The efficient induction of type 2 immune responses is central to the control of helminth infections. Previous studies demonstrated that strong Th1 responses driven by intracellular pathogens as well as a bias for type 1 activity in senescent mice impedes the generation of Th2 responses and the control of intestinal nematode infections. Here, we show that the spontaneous differentiation of Th1 cells and their expansion with age restrains type 2 immunity to infection with the small intestinal nematode H. polygyrus much earlier in life than previously anticipated. This includes the more extensive induction of IFN-gamma competent, nematode-specific Th2/1 hybrid cells in BALB/c mice older than three months compared to younger animals. In C57BL/6 mice, Th1 cells accumulate more rapidly at steady state, translating to elevated Th2/1 differentiation and poor control of parasite fitness in primary infections experienced at a young age.
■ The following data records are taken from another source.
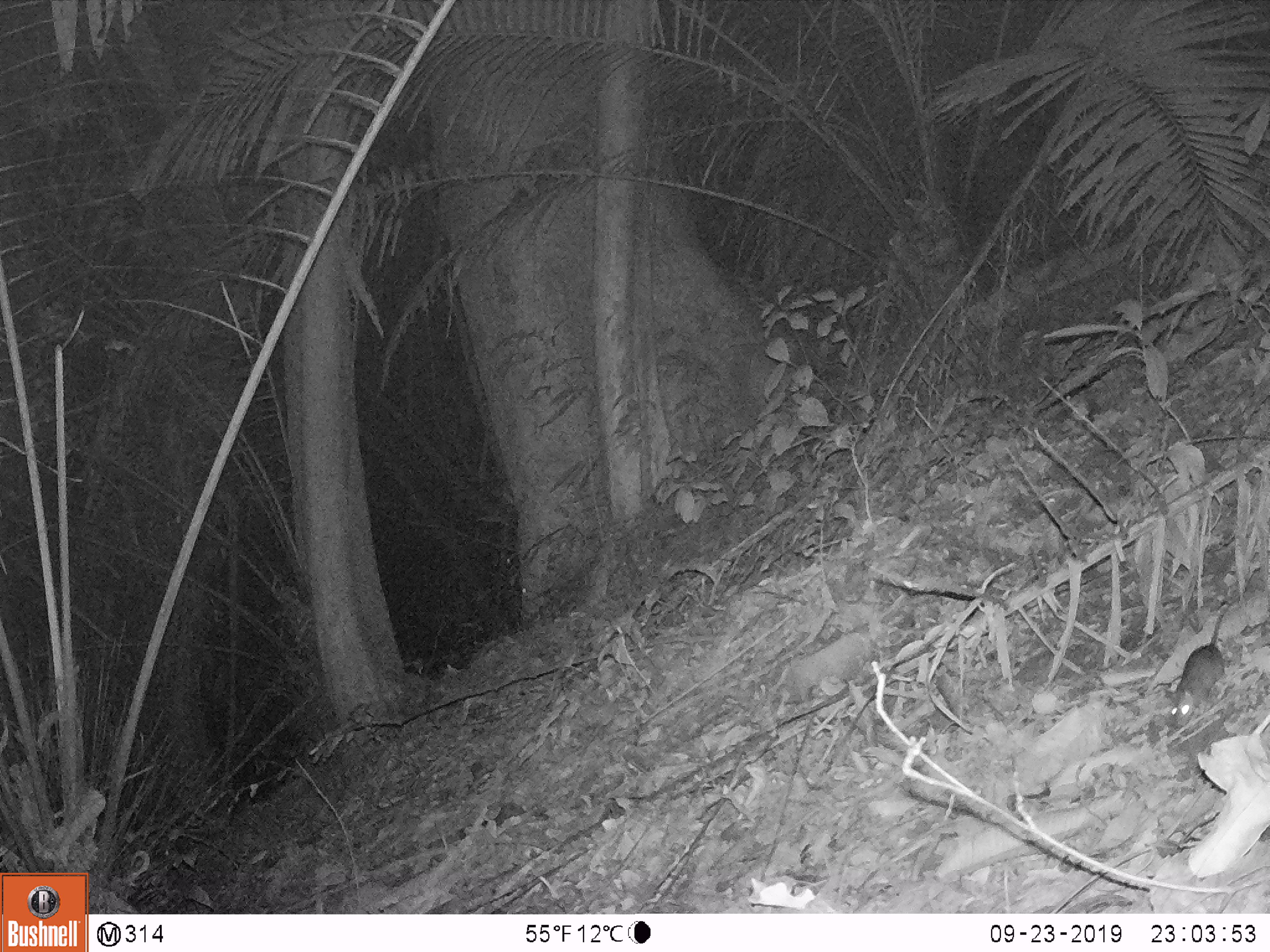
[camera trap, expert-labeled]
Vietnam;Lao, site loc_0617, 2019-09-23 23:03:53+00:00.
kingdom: Animalia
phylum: Chordata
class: Mammalia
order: Rodentia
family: Muridae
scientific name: Muridae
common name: old-world mice and rats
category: unidentified murid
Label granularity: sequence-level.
Blocking of early IFN-gamma and IL-12 signals during the first week of nematode infection leads to sharply decreased Th2/1 differentiation and promotes resistance in both mouse lines. Together, these data suggest that IFN-gamma competent, type 1 like effector cells spontaneously accumulating in the vertebrate host progressively curtail the effectiveness of anti-nematode type 2 responses with rising host age.

Automated summary

This study reveals that spontaneous differentiation and expansion of Th1 cells with age restricts type 2 immune responses to intestinal nematode infections. Blocking early IFN-gamma and IL-12 signals decreases Th2/1 differentiation and enhances resistance.